Brian White Leads Bulldogs to 65-57 Victory over Fanshawe College

August 22, 2013

Boxscore

London, Ontario, Canada – The Citadel completed its three-game tour through Canada by defeating Fanshawe College 65-57 despite not having starting point guard Marshall Harris III and favorable floor conditions due to the high level of humidity.

Forward Brian White came off the bench to score 15 points and completed his impressive three-game performance with 34 points and 11 rebounds. Ashton followed his 26-point last night with 12 points, hitting 6-of-13 from the floor, to go along with nine rebounds, five steals and four assists.

In addition to the play of White and Moore, Matt Van Scyoc scored 14 points after hitting 7-of-13 from the field.

The Bulldogs controlled the glass, outrebounding Fanshawe by a 47-31 margin, highlighted by a nine-rebound effort by Moore. Redshirt sophomore Dylen Setzekorn climbed the glass for seven boards, snagging six on the offensive glass. Moore also made his presence felt on the defensive end with five steals, while Raemond Robinson forced three to give The Citadel a 14-4 edge in steals.

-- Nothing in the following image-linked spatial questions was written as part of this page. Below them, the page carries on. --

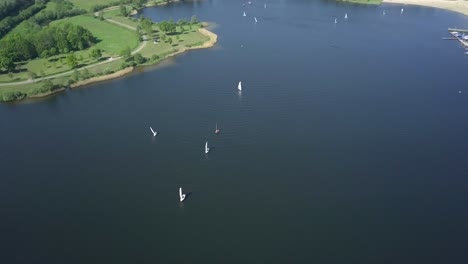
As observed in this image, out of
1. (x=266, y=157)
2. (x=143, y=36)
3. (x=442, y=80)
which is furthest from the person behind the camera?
(x=143, y=36)

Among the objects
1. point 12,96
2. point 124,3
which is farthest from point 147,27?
point 124,3

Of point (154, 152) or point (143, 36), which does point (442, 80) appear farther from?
point (143, 36)

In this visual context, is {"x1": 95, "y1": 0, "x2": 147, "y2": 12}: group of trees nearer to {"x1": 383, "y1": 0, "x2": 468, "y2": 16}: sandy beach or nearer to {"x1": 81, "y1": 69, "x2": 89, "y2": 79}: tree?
{"x1": 81, "y1": 69, "x2": 89, "y2": 79}: tree

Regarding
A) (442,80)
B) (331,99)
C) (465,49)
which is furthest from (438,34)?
(331,99)

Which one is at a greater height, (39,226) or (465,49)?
(465,49)

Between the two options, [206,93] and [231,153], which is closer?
[231,153]

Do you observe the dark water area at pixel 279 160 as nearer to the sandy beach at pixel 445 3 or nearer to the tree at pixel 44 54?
the tree at pixel 44 54

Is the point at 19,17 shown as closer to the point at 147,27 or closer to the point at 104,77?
the point at 147,27

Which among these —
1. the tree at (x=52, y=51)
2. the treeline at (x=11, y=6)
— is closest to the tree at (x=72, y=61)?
the tree at (x=52, y=51)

The Citadel impressed early as it built a 17-point halftime lead by hitting 46.9% (15-32) in the first half and at the same time used its defensive prowess to limit Fanshawe College to 28.6% (6-21).

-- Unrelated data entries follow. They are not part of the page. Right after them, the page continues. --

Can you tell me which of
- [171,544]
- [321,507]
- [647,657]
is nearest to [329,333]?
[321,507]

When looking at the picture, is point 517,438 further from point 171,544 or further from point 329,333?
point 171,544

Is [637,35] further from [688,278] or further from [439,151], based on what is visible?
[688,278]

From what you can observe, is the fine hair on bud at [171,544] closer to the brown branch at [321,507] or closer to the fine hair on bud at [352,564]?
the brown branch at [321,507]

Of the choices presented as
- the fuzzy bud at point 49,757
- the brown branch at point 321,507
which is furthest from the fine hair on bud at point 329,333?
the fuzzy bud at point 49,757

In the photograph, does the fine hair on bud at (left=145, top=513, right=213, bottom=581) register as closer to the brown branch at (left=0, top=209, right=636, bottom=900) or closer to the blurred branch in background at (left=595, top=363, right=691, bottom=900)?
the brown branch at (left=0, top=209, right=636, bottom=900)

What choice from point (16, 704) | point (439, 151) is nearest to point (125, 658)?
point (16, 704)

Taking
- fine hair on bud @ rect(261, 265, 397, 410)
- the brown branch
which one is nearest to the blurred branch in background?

Freshman Warren Sledge, starting in place of Harris, again impressed head coach Chuck Driesell with his composure and overall floor presence.

“Warren once again stepped up and did a super job of running our team,” said Driesell.  “He has gained some great experience on this trip and it will serve him and our team well this upcoming season. We took this trip to accomplish many things, one of which was to give our incoming freshman some valuable practice and playing time with our returning players, and I can’t be more pleased with the performance of all four freshmen on this trip.”

In the second half The Citadel took advantage of White hitting 8-of-10 from the free throw line and tacking on three jumpers in the paint to maintain its lead.

With the Bulldogs plagued by foul trouble Fanshawe College sliced the deficit to five points, but key free throw shooting down the stretch secured The Citadel’s victory.

Fanshawe was led offensively by the trio of Chavaun Miller-Bennett (14 points), Trey Langford (12) and Jeremy St. Clair (10). Olaleye Ojo controlled the paint for the Falcons with his game-high 11 rebounds, including four on the offensive glass.

The Citadel converted 18-of-25 (72%) attempts from the free throw line and capped off their third game in as many days by knocking down 23-of-59 (39%) from the floor.

A solid defensive by the Bulldogs limited Fanshawe to 22-of-54 (40.7%) shooting from the field. The Falcons also struggled at the charity stripe, hitting just 9-of-22 (40.9%) on the evening.

The Citadel completes the three-game exhibition tour through Canada with a 1-2 record.

 “I am really pleased with our player’s performance on this Canada trip,” added Driesell. “We played some tough competition on their court with their referees and FIBA rules.  Our players handled themselves extremely well and put themselves in a position to win every game. With only 10 practices prior to the three games, our players demonstrated great toughness especially on the defensive end.  We wanted to work hard to improve in that area and I believe we accomplished that as we held opponents in the three games to an average of 39% from the field. This is something we can build on as we prepare for the upcoming season.”